Please copy the following items word for word, starting at the line that contains "As presented in" and ending after the line that contains "3641 centimetres".

** start of ENTRIES SUPPLIED **

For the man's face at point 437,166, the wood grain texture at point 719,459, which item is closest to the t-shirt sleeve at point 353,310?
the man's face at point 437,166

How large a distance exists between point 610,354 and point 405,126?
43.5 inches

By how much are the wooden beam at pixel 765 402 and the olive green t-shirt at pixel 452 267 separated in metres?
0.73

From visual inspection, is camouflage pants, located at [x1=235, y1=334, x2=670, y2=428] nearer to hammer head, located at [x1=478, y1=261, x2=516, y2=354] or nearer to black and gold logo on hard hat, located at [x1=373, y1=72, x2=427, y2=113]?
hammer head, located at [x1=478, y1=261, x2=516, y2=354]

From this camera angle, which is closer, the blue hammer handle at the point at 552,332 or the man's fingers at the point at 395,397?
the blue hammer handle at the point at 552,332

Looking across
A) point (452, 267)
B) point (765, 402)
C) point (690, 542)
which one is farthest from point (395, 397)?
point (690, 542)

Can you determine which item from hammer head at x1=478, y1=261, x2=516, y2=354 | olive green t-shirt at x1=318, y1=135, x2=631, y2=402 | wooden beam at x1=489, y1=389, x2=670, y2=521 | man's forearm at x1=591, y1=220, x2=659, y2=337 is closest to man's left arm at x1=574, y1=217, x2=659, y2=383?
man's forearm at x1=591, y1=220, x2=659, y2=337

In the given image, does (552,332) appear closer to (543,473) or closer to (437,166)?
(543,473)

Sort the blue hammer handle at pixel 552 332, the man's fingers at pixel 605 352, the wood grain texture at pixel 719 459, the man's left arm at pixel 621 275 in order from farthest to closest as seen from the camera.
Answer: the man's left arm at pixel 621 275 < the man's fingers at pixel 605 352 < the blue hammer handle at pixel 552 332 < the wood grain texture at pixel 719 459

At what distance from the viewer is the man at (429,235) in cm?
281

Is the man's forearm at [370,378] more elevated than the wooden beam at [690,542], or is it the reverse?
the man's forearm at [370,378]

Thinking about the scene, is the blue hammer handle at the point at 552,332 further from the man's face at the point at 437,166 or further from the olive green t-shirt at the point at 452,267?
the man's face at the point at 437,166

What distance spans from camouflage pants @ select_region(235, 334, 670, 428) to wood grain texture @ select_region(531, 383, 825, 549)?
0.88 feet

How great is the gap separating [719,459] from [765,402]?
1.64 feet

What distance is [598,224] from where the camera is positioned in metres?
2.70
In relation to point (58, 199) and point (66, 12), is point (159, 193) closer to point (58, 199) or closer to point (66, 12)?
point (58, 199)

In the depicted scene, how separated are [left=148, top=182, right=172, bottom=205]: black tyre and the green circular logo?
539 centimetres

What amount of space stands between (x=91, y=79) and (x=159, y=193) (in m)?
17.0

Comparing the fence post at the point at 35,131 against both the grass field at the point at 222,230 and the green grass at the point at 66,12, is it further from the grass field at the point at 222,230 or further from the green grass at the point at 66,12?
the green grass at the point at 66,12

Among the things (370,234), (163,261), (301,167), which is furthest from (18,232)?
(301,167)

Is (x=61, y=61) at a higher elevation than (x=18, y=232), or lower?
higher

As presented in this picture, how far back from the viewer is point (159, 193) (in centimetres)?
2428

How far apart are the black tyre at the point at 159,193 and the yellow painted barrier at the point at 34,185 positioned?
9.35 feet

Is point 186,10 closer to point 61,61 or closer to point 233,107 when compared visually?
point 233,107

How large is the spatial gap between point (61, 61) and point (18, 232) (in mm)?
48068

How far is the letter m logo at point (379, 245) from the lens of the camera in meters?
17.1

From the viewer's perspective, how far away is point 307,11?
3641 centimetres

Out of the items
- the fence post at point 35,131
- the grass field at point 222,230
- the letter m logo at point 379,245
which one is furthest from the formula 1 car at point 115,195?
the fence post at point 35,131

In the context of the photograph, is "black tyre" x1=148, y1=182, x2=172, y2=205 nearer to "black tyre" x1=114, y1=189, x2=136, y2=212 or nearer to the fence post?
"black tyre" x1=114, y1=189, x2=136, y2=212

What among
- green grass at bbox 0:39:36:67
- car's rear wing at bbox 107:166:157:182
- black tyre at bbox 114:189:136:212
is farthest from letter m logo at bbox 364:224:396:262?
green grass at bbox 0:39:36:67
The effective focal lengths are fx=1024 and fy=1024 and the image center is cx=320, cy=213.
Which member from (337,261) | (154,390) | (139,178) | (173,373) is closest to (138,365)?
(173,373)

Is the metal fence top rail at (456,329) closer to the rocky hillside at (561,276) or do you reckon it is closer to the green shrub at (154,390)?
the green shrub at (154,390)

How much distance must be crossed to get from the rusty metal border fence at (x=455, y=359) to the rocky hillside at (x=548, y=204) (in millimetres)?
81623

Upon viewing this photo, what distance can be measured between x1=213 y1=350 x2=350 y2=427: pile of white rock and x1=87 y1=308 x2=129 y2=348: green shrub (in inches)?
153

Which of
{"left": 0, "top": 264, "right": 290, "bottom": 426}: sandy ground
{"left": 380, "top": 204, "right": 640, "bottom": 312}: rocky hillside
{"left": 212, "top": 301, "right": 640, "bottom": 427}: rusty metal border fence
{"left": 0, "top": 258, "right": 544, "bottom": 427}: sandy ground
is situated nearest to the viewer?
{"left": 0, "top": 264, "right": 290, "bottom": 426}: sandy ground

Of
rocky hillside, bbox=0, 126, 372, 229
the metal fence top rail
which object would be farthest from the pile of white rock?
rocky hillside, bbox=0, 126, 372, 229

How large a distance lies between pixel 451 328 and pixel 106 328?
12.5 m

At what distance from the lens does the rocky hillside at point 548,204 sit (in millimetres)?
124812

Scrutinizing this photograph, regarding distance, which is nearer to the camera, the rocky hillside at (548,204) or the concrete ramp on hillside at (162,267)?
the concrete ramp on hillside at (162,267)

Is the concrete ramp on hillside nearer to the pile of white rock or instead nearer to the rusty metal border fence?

** end of ENTRIES SUPPLIED **

### COMPLETE ANSWER
As presented in this picture, how far back from the viewer is point (159, 193) (in centimetres)?
2428

How far apart are the black tyre at the point at 159,193 and the yellow painted barrier at the point at 34,185 positioned?
9.35 feet

Is point 186,10 closer to point 61,61 or closer to point 233,107 when compared visually?
point 233,107

How large is the spatial gap between point (61, 61) and point (18, 232) (in mm)?
48068

How far is the letter m logo at point (379, 245) from the lens of the camera in meters?
17.1

From the viewer's perspective, how far away is point 307,11?
3641 centimetres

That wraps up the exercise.